The end of this exhibition may prove to mark a turning point in Jo’s work. Since its closure, Jo has produced few new pieces, but has begun to consider the many ideas that exist within previous work, reflecting on these and searching for new avenues of exploration. “I want to make drawing a bigger part of my practice as I feel this is always beneficial, and in the past I haven’t done enough of it.”
Jo cites several favourite contemporary art spaces, including The Hepworth Wakefield and Cupola Contemporary Art in Sheffield, marking the latter as a ‘lively and welcoming’ gallery. She also mentions Basement Arts Project and &model in Leeds, gesturing to the cutting-edge projects and exhibitions that grow within these organisations. And of course there is Dean Clough, her studio home, hosting a group of gallery spaces that offer several shows each year: “the main Crossley Gallery is a beautiful light space, and an excellent place to show paintings. I was fortunate to be offered a subsidised studio at Dean Clough as soon as I graduated in 1995. I have been there ever since, though not always in the same studio.”
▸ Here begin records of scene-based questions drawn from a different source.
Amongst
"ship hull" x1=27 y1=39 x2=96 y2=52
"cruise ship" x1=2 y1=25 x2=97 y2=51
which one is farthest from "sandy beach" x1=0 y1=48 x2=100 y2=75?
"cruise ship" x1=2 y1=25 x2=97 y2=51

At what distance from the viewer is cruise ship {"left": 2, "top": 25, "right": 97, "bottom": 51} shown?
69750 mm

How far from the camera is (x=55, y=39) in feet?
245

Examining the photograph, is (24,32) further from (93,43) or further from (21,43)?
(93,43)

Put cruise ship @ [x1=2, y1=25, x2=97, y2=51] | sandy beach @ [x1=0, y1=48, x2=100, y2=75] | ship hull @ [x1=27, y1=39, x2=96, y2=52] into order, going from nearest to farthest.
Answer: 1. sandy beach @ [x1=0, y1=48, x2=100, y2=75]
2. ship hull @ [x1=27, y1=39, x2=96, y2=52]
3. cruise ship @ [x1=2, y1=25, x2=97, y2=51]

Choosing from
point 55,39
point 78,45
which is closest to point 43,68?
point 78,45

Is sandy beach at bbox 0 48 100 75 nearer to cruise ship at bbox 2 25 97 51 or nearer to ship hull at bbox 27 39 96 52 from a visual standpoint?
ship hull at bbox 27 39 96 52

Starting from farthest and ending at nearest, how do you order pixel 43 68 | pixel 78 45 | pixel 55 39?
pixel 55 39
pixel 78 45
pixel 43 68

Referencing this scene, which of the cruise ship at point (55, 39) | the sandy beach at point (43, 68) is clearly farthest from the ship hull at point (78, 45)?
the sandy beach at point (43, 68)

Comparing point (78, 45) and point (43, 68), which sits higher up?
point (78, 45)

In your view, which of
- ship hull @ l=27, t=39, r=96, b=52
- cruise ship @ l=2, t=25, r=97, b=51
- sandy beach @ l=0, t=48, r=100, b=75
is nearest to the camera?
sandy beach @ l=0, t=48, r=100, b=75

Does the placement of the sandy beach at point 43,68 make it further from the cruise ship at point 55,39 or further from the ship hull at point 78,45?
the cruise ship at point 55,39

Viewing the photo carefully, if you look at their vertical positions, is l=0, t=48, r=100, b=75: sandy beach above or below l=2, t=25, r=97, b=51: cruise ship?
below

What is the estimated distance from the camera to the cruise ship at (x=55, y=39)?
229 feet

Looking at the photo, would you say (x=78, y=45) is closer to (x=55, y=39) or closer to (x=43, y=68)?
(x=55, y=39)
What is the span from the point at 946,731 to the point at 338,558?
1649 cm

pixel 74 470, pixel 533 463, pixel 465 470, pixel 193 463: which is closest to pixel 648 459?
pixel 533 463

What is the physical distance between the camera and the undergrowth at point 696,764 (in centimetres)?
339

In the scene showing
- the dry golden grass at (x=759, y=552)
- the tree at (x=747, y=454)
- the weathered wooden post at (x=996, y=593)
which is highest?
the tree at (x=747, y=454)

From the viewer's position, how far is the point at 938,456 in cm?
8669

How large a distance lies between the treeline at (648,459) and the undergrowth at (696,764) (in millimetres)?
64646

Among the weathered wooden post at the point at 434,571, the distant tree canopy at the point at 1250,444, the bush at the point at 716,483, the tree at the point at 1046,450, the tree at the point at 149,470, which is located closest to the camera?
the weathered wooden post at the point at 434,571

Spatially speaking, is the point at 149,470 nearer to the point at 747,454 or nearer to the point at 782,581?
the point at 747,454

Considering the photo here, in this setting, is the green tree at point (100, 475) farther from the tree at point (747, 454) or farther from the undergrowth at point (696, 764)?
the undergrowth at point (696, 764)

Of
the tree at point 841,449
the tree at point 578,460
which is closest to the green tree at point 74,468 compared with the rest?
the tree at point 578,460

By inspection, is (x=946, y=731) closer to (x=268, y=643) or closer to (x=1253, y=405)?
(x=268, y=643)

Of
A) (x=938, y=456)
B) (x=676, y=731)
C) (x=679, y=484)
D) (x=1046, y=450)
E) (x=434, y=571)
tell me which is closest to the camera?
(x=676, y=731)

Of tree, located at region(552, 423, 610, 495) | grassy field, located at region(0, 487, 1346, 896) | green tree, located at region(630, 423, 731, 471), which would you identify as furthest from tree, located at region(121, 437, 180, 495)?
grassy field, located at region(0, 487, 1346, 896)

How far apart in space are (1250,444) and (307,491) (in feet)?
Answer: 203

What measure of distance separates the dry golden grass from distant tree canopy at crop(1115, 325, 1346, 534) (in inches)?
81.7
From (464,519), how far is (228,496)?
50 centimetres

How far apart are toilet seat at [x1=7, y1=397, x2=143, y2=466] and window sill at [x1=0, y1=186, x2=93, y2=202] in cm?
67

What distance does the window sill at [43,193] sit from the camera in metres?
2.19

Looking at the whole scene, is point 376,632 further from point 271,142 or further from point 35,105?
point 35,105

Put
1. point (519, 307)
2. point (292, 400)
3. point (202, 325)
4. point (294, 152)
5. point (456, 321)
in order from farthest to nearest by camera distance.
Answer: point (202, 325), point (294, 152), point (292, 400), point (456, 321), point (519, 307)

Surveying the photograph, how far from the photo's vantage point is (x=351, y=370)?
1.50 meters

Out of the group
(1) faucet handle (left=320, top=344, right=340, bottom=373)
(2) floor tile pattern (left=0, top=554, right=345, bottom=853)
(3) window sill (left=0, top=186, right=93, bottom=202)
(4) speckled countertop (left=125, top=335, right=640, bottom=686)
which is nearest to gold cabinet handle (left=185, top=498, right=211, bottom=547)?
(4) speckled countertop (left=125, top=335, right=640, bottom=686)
In the past Jo has enjoyed working to themes for her painting, including ‘Walking the Coast‘ (see ‘Coast 3’), and a series based on lines from Emily Brontë’s poetry. More recently she has abandoned this method of working, opting to avoid working to references much beyond the painting itself. This allows for a greater degree of freedom and intuition while working. The artist increasingly works from her unconscious, something that fascinates her.